Hyper-Calvinism: Origins and Definition
"An exaggerated or imbalanced type of Reformed theology associated with Strict and Particular Baptists of English origin and with Dutch-American Reformed groups. Originating in the 18th century, it has always been the theology of a minority, which today is extremely small. It is a system of theology framed to exalt the honor and glory of God and does so by acutely minimizing the moral and spiritual responsibility of sinners. . . It emphasizes irresistible grace to such an extent that there appears to be no real need to evangelize; furthermore, Christ may be offered only to the elect.”1
The origins of Hyper-Calvinism can be found in the writings of John Gill. He says "Justification is not only before faith, but it is from eternity, being an immanent act in the divine mind, and so an internal and eternal one; as may be concluded…”2
It is unfortunate that Gill chose this wording. Gill himself was not a Hyper-Calvinist and we know this because he did indeed, present the Gospel and urge men to repentance. Many believe he overstated his beliefs in an attempt to strengthen the defense of Calvinism against Arminianism.
What the Hyper-Calvinist believes is that since God has decreed all that will come to past, and since there is already the decree of all those who are elect, then the presentation of the Gospel and the call to men to repent and believe is unnecessary. While Arminianism wants to emphasize the will of man, Hyper- Calvinism seeks to emphasize the decree of election.
They deny the universal call of the Gospel as a legitimate offer to salvation. In fact, they deny the necessity of presenting the Gospel and of doing missions work. The attitude is that "if God elected them then they will be saved." This implies that they will be saved regardless if they repent and believe or not. They deny the necessity of repentance and the duty of faith as a means of justification.
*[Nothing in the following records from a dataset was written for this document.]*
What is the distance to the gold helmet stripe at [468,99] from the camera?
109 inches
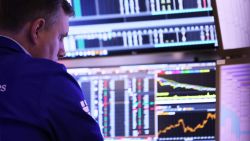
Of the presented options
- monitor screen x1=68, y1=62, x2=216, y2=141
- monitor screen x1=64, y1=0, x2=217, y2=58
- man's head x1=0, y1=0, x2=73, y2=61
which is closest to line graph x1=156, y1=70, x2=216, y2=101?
monitor screen x1=68, y1=62, x2=216, y2=141

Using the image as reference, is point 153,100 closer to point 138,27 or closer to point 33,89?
point 138,27

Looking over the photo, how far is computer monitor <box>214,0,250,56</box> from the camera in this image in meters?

Some take this one step farther and deny common grace. There is the particular grace that is given to the elect that they might be illumined by the Holy Spirit to respond to the Word of God when they hear it. This is the root of regeneration. So "special grace" refers broadly to the particular act of God in saving those whom He has elected.
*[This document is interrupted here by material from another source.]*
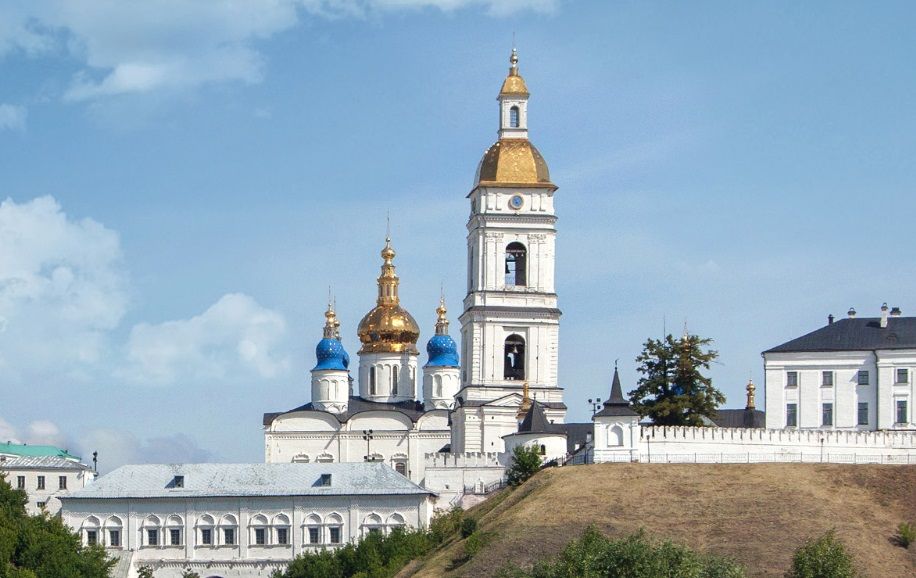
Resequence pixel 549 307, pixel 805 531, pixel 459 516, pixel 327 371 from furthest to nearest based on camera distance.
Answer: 1. pixel 327 371
2. pixel 549 307
3. pixel 459 516
4. pixel 805 531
Common grace, as the name implies, is that grace that is granted to all creation so that the world continues to function despite the fact of the Fall. The sun, moon and the stars continue in their orbit. The rain falls and the grass grows. Birds sing and babies are birthed. It would have been just for God to destroy the world after the Fall but by His grace, He continues to sustain the world. The non-elect receive the benefits of this grace. This is not the grace that saves but the grace that sustained creation.
First, we need to address the idea that justification is eternal. The key to understanding what Gill means is found in the phrase "being an immanent act in the divine mind." Just as election occurred before time, so in the mind of God, justification has been settled. The Hyper-Calvinist conflates the decree to salvation with the application of redemption. While all that has been decreed will occur, it will occur in time.
We see an example of this in Acts 2:23
"This Man, delivered over by the predetermined plan and foreknowledge of God, you nailed to a cross by the hands of godless men and put Him to death."
It was the plan and the decree of God that Jesus would be crucified. But the crucifixion occurred at a specific point in time. It would be utterly absurd to say that Jesus has always been crucified. And it is equally absurd to say that those decreed to election have "always been saved."
The Hyper-Calvinists are ignoring a key point. The Scripture is clear that faith is a necessary condition of salvation. Romans 10:9 and other verses make this clear.
"that if you confess with your mouth Jesus as Lord, and believe in your heart that God raised Him from the dead, you will be saved"
This is not to say that faith is merit nor to even say that faith is from the free-will of man. But the point is that without faith and belief one cannot be saved. Consider the words of John Flavel:
"If we cannot be justified or saved till we believe, then faith is the condition on which those consequent benefits are suspended. But we cannot be justified or saved till we believe."(3)
Finally, the Hyper-Calvinists deny means. Certainly, all that has been decreed shall come to pass in time. Furthermore, what God has decreed to occur, He has also decreed the means by which an event will occur. God planned that Christ would be crucified and He ordained the means by which it would occur (the betrayal of Judas, the hatefulness of the Jews, the Roman court, etc.). So it is with salvation. God has elected men to salvation and the means by which they will be saved is their belief and faith in the Gospel message.
See the article on CALVINISM
1- Sinclair Ferguson, et. al., editors, The New Dictionary of Theology (InterVarsity Press, 1988), s.v. Hyper-Calvinism, p. 324.
2- John Gill, “JUSTIFICATION AS AN ETERNAL AND IMMANENT ACT OF GOD, from A Body of Doctrinal Divinity, Book II, Chapter V, section II.
3- John Flavel, "A Reply to Baptist Hypercalvinism," from Vindiciæ Legis et Fœderis; London, M. Wotton at the Three Daggers in Fleetstreet, 1690.